Possible Remediation Paths

The assistant may suggest several options:

Option 1: Roll Back the Deployment (quickest resolution)

kubectl rollout undo deployment/adservice -n online-boutique-dev

This reverts to the last known-good version while the code bug is fixed.

Option 2: Fix the Code

If you have access to the demo-sandbox-online-boutique-src repository, fix the NullPointerException on the dev branch. Flux will automatically redeploy.

Option 3: Scale Down the Broken Service

If the broken service is not blocking other work:

kubectl scale deployment/adservice --replicas=0 -n online-boutique-dev

Step 6: Verify the Fix

After applying a fix, confirm the environment is healthy.

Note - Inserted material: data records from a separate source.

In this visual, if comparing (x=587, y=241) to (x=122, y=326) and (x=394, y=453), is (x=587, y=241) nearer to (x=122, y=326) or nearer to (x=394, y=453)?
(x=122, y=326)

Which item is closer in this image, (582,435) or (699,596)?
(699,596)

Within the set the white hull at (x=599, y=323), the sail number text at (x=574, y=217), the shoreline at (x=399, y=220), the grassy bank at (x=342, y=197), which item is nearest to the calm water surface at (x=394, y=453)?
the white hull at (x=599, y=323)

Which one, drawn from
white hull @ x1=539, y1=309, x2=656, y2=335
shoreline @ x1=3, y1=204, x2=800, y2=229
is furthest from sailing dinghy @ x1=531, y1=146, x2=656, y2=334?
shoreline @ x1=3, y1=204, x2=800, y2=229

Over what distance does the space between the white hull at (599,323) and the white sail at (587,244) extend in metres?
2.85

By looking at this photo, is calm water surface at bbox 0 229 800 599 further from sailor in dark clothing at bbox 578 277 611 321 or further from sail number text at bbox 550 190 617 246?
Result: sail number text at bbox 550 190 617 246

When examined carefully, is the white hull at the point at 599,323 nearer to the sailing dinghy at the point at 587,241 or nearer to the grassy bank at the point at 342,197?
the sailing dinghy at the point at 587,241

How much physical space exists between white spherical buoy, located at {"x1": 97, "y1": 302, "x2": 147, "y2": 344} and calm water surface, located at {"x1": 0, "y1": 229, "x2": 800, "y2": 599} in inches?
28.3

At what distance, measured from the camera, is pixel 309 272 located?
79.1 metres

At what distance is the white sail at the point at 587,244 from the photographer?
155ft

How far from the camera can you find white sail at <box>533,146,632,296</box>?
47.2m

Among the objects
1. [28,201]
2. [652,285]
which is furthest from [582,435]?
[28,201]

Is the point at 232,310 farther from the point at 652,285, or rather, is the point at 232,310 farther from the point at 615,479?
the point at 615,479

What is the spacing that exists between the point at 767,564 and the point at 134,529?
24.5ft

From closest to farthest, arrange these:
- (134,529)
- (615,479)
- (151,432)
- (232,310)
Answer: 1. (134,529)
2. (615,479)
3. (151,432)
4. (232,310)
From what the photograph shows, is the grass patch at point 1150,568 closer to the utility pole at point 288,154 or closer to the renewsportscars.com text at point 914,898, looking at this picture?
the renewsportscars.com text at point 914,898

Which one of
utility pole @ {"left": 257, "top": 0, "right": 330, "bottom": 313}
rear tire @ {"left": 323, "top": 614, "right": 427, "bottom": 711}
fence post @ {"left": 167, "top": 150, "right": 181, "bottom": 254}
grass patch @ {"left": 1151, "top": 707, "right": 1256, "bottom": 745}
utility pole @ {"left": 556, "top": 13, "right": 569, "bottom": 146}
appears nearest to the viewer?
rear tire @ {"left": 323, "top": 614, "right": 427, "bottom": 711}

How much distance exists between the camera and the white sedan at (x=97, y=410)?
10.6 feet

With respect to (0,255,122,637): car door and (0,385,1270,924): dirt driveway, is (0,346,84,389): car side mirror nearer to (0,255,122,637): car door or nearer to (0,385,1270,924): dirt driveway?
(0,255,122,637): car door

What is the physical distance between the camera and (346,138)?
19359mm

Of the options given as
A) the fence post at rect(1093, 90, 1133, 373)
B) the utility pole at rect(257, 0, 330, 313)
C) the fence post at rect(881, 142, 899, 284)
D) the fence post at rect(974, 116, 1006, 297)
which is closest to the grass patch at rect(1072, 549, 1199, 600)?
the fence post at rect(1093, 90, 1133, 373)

Ask the AI Assistant to Verify

“Is the adservice running now?”
“Check pod health in online-boutique-dev”
“Are there still any crashing pods?”

Success Criteria

All pods in Running state
No CrashLoopBackOff pods
Deployment shows desired replica count available
No new warning events
Ad banners display correctly on product pages

What You Learned

Key Takeaways

CrashLoopBackOff is the most common symptom of code errors. When a pod keeps crashing and restarting, start with the logs.
Logs tell the story. Application-level crashes almost always leave a clear error message in the container logs. RunWhen surfaces these automatically — either as pre-detected Issues or through on-demand diagnostic tasks.
You didn’t need kubectl. The AI Assistant found the right diagnostic tasks, ran them, and presented structured findings — all from a natural language prompt in Workspace Chat.
Code errors are isolated. When only one service is crashing and the error is in the application logs, you’re dealing with a code bug, not an infrastructure problem.

Troubleshooting Pattern: Code Errors

The pattern: Pod in CrashLoopBackOff → Check Logs → Is it an exception or error in app code? → If yes: Fix Code or Rollback. If no: Check Config / Resources.